THE TASK:
Render as a JSON list of strings every line from the one containing "What distance separates" through the final line of the rows, one string per line, and leave out blank lines.

+++ THE INPUT +++

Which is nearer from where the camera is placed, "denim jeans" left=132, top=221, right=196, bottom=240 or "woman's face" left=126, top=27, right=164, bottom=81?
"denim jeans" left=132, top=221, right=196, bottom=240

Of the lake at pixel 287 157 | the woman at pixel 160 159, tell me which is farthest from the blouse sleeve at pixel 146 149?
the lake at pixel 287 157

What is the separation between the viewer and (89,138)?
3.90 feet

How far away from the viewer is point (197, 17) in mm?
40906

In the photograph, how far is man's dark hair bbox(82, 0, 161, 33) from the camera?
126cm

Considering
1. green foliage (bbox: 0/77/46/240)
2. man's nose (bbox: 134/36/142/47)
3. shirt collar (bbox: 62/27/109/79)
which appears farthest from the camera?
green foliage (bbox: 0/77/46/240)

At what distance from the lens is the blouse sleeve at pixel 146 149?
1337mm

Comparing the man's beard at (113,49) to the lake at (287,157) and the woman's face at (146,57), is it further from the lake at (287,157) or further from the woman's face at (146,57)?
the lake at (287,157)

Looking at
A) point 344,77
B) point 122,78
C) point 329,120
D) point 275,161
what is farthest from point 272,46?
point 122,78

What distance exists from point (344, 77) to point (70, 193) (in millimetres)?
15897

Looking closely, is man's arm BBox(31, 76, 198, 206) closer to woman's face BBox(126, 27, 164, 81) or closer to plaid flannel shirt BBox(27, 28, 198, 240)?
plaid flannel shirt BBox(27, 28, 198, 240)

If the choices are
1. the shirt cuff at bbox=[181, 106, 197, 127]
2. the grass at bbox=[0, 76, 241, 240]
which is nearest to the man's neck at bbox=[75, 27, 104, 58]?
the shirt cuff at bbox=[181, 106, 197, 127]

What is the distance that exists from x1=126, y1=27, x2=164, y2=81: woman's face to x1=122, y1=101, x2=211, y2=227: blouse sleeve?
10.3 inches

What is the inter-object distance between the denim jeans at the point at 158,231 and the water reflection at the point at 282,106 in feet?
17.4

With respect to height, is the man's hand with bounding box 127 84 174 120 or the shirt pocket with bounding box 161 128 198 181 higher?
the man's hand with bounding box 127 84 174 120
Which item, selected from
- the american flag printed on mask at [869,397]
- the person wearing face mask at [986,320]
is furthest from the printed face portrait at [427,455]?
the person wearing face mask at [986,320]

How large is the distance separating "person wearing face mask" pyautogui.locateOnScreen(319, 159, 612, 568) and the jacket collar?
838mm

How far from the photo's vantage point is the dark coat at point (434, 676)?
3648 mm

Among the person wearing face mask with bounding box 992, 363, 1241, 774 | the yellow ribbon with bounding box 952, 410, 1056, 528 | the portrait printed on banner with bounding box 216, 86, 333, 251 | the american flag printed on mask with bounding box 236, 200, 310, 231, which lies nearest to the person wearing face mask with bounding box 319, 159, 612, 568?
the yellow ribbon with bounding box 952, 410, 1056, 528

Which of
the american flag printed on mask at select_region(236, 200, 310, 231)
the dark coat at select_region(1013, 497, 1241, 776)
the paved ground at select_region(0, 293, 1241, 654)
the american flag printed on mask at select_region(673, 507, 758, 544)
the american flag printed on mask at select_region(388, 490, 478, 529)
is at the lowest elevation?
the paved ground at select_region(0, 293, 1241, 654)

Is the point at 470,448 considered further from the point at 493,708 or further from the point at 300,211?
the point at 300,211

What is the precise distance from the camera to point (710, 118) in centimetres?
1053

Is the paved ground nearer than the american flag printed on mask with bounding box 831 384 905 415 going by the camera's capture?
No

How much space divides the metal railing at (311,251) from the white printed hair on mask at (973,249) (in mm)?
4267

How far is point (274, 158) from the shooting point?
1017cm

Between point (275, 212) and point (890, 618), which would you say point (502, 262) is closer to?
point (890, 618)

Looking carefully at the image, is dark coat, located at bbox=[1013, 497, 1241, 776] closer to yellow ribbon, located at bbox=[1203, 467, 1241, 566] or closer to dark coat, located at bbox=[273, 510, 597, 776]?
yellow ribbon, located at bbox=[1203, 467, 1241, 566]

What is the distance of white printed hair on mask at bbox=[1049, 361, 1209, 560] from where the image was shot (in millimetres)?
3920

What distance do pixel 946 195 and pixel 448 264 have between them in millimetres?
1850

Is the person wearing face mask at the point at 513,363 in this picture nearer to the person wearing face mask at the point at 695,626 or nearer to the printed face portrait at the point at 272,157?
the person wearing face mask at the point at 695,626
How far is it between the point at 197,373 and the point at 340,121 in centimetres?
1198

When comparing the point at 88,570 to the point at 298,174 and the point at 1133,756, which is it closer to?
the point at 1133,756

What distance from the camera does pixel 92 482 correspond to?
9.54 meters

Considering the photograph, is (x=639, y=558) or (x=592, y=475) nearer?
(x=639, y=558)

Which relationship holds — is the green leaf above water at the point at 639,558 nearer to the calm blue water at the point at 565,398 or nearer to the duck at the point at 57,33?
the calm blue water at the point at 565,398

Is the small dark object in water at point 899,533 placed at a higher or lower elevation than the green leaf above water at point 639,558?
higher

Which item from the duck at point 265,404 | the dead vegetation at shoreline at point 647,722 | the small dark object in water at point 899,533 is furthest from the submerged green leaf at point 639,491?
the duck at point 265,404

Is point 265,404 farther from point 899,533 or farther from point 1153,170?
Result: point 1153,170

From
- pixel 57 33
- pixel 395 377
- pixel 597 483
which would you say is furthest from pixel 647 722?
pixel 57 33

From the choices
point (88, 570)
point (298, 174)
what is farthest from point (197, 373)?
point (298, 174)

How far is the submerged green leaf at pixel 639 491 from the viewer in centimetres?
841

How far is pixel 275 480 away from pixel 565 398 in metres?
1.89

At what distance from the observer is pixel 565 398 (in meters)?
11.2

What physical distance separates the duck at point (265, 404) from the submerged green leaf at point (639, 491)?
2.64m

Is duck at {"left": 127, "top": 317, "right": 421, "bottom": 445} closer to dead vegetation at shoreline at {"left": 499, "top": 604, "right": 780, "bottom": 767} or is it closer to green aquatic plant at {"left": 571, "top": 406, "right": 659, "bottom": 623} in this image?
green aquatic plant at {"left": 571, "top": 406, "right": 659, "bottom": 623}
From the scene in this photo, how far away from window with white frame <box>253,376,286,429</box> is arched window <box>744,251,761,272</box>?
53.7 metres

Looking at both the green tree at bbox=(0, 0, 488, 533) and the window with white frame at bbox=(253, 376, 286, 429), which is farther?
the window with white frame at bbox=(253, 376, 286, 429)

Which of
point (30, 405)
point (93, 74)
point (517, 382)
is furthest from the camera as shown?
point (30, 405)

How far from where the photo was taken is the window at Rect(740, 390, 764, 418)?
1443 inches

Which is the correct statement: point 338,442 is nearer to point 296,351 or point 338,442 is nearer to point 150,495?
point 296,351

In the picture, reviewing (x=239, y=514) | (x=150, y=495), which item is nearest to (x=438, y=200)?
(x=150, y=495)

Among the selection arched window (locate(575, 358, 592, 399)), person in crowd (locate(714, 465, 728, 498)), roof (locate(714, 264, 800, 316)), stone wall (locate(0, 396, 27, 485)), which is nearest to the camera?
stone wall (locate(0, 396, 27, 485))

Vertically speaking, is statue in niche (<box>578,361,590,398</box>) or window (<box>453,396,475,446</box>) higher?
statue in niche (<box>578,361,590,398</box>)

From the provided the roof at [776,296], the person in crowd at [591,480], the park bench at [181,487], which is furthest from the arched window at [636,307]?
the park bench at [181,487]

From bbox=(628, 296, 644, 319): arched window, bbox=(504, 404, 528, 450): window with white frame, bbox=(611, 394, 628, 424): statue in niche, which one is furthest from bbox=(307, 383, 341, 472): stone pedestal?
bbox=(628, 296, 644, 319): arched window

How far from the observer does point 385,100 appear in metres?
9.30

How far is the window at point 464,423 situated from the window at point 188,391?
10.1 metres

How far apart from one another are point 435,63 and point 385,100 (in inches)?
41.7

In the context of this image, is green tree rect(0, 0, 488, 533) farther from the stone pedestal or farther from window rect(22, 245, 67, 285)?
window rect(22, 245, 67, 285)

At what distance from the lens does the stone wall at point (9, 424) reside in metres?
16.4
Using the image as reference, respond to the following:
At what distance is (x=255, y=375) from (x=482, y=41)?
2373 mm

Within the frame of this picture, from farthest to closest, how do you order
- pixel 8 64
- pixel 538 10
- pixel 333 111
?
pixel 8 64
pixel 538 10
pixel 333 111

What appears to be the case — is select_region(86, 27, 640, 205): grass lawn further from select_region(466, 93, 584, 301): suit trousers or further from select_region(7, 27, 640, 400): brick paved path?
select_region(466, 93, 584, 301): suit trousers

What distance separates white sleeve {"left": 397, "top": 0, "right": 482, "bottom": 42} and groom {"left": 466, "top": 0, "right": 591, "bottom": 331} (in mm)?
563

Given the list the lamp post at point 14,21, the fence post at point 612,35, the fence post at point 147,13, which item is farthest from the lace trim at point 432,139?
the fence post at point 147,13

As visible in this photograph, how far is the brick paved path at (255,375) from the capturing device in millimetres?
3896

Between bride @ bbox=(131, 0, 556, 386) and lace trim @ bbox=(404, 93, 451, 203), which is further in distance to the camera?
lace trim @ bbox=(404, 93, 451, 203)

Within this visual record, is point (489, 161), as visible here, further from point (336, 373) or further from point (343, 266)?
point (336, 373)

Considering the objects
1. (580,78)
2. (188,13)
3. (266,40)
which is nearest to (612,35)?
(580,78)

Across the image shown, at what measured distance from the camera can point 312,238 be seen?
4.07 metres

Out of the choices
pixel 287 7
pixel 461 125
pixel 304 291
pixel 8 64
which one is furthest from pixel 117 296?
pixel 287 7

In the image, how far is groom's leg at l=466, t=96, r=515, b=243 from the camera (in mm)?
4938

+++

FINISHED EXERCISE:
[
  "What distance separates white sleeve {\"left\": 397, \"top\": 0, \"right\": 482, \"bottom\": 42} and groom {\"left\": 466, \"top\": 0, \"right\": 591, \"bottom\": 331} (in mm)?",
  "563",
  "Given the list the lamp post at point 14,21, the fence post at point 612,35, the fence post at point 147,13, which item is farthest from the lace trim at point 432,139?",
  "the fence post at point 147,13",
  "As visible in this photograph, how far is the brick paved path at (255,375) from the capturing device in millimetres?",
  "3896",
  "Between bride @ bbox=(131, 0, 556, 386) and lace trim @ bbox=(404, 93, 451, 203), which is further in distance to the camera?",
  "lace trim @ bbox=(404, 93, 451, 203)",
  "Within this visual record, is point (489, 161), as visible here, further from point (336, 373) or further from point (343, 266)?",
  "point (336, 373)",
  "Considering the objects",
  "1. (580,78)",
  "2. (188,13)",
  "3. (266,40)",
  "which is nearest to (612,35)?",
  "(580,78)",
  "Across the image shown, at what measured distance from the camera can point 312,238 be seen?",
  "4.07 metres",
  "Out of the choices",
  "pixel 287 7",
  "pixel 461 125",
  "pixel 304 291",
  "pixel 8 64",
  "which one is furthest from pixel 117 296?",
  "pixel 287 7",
  "In the image, how far is groom's leg at l=466, t=96, r=515, b=243 from the camera (in mm)?",
  "4938"
]